Dans ce roman d’apprentissage teinté de noir, l’auteure parvient à dresser le portrait d’une jeunesse tiraillée entre des origines dans lesquelles elle ne se reconnait pas et une société dans laquelle elle a grandi mais qui ne la reconnait pas vraiment non plus. Est-on seulement le fruit de ses parents ou peut-on s’affranchir de son éducation pour s’envoler vers de nouveaux horizons ? Et en se faisant, ne risque-t-on pas d’être ébloui par des mirages et de perdre ce qui fait de nous ce que nous sommes ?

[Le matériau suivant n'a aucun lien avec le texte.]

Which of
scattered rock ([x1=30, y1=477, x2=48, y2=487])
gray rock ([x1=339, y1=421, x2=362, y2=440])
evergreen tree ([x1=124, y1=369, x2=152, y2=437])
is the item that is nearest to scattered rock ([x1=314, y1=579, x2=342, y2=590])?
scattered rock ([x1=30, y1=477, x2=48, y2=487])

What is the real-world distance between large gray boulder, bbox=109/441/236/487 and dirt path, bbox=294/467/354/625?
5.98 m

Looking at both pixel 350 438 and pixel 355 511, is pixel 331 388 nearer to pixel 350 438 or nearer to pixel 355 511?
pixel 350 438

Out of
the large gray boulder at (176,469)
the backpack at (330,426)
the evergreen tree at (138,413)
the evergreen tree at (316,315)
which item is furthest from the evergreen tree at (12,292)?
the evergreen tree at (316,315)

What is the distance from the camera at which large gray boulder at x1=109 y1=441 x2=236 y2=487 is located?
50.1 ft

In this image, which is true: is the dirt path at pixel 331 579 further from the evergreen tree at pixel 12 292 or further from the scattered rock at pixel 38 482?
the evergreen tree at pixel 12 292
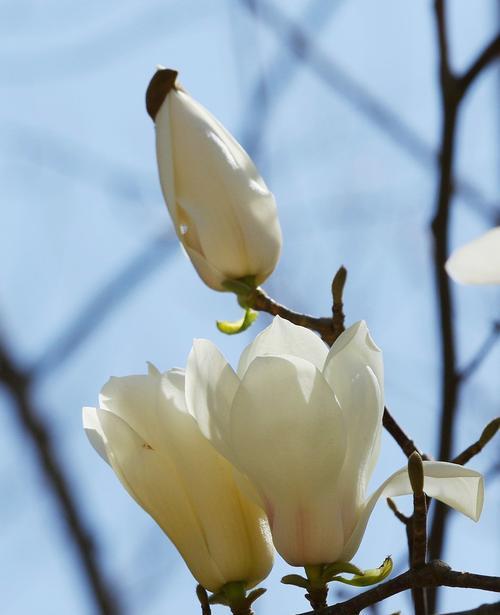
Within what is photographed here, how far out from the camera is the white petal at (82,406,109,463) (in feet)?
2.03

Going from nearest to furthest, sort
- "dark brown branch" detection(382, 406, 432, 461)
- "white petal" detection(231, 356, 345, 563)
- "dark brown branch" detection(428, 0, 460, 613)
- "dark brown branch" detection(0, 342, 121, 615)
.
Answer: "white petal" detection(231, 356, 345, 563), "dark brown branch" detection(382, 406, 432, 461), "dark brown branch" detection(428, 0, 460, 613), "dark brown branch" detection(0, 342, 121, 615)

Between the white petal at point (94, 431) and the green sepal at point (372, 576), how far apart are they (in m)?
0.15

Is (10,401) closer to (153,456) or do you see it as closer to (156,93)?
(156,93)

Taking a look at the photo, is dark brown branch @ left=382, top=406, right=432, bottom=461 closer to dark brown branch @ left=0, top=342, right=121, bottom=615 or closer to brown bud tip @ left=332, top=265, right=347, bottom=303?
brown bud tip @ left=332, top=265, right=347, bottom=303

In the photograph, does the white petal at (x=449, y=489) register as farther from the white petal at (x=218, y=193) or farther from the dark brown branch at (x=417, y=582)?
the white petal at (x=218, y=193)

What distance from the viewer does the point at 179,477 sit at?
618 millimetres

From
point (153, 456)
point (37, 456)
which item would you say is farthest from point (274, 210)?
point (37, 456)

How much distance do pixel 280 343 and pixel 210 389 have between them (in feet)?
0.16

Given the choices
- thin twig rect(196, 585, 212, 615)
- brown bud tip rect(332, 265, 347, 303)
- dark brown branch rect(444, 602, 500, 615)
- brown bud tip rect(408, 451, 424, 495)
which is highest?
brown bud tip rect(332, 265, 347, 303)

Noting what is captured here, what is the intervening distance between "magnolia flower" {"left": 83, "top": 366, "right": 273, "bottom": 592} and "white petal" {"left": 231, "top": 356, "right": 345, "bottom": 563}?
0.12ft

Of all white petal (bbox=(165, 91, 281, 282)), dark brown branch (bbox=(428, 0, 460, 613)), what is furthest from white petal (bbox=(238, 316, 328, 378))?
dark brown branch (bbox=(428, 0, 460, 613))

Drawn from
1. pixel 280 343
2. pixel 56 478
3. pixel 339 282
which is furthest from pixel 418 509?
pixel 56 478

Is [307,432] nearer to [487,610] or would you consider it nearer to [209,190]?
[487,610]

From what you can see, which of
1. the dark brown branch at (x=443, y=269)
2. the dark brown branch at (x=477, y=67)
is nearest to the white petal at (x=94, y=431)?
the dark brown branch at (x=443, y=269)
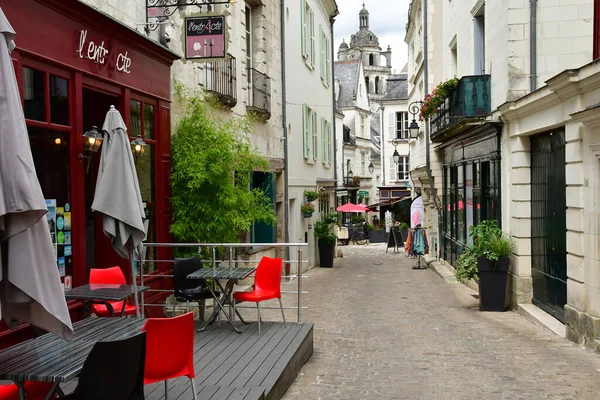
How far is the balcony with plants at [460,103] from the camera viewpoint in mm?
12391

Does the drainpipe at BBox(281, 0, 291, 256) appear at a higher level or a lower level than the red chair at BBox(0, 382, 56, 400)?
higher

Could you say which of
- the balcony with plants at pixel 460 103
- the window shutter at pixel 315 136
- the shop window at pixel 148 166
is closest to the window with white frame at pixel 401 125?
the window shutter at pixel 315 136

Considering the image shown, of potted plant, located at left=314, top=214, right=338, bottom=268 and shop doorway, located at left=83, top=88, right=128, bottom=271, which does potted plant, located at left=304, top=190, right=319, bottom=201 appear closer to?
potted plant, located at left=314, top=214, right=338, bottom=268

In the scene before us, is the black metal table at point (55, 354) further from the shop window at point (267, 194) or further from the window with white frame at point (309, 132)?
the window with white frame at point (309, 132)

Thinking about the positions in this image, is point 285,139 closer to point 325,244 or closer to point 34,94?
point 325,244

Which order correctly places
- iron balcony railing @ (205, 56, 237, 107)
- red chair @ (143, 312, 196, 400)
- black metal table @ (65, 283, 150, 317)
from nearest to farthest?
red chair @ (143, 312, 196, 400) → black metal table @ (65, 283, 150, 317) → iron balcony railing @ (205, 56, 237, 107)

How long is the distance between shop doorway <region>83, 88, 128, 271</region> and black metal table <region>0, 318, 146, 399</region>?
Result: 10.9 ft

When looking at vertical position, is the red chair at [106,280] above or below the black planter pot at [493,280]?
above

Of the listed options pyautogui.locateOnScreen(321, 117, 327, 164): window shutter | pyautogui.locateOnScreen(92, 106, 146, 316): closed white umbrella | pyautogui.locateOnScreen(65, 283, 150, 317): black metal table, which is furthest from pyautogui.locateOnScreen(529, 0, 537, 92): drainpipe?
pyautogui.locateOnScreen(321, 117, 327, 164): window shutter

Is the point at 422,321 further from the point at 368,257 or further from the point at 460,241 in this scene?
the point at 368,257

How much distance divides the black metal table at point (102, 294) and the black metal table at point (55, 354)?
74 cm

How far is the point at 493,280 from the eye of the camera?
1095 centimetres

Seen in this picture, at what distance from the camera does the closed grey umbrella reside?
3037mm

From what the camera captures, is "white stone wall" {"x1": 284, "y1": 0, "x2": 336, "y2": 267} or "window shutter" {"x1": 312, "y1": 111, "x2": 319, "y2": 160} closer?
"white stone wall" {"x1": 284, "y1": 0, "x2": 336, "y2": 267}
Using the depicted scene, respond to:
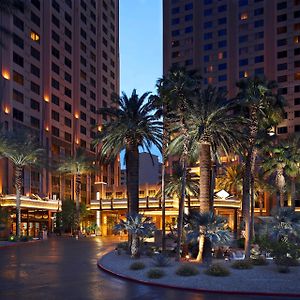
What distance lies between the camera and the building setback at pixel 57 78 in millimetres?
83500

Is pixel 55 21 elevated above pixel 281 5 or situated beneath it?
situated beneath

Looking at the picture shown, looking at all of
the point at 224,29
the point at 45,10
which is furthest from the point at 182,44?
the point at 45,10

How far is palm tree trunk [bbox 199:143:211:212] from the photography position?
32.8 metres

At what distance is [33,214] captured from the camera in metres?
83.4

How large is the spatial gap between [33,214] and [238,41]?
69321 mm

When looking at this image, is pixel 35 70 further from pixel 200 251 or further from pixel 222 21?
pixel 200 251

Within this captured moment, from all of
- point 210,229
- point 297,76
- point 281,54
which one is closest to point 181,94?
point 210,229

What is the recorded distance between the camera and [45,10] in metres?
97.4

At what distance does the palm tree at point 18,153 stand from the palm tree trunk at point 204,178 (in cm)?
3663

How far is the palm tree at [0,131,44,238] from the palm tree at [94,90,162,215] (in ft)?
87.8

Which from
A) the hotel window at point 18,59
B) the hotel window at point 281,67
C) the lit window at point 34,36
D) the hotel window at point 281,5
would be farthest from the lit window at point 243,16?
the hotel window at point 18,59

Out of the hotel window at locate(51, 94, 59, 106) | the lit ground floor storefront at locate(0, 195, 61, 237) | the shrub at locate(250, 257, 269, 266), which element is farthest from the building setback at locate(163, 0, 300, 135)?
the shrub at locate(250, 257, 269, 266)

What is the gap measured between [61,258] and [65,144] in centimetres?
6702

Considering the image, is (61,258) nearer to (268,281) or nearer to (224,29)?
(268,281)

Ils sont si élégants, si distingués, alors que nous, on est… son esprit s’embrume. C’est si difficile de se définir soi-même. On est trop bruyants, trop exubérants, trop excessifs… trop tout. Leur infériorité l’assaille brusquement.
Pourquoi ne peut-elle pas être simplement comme les autres ? Vivre dans une famille normale. Avoir des coquillettes au beurre au dîner et pas des bricks au fromage, du rôti de porc et pas des tajines de légumes.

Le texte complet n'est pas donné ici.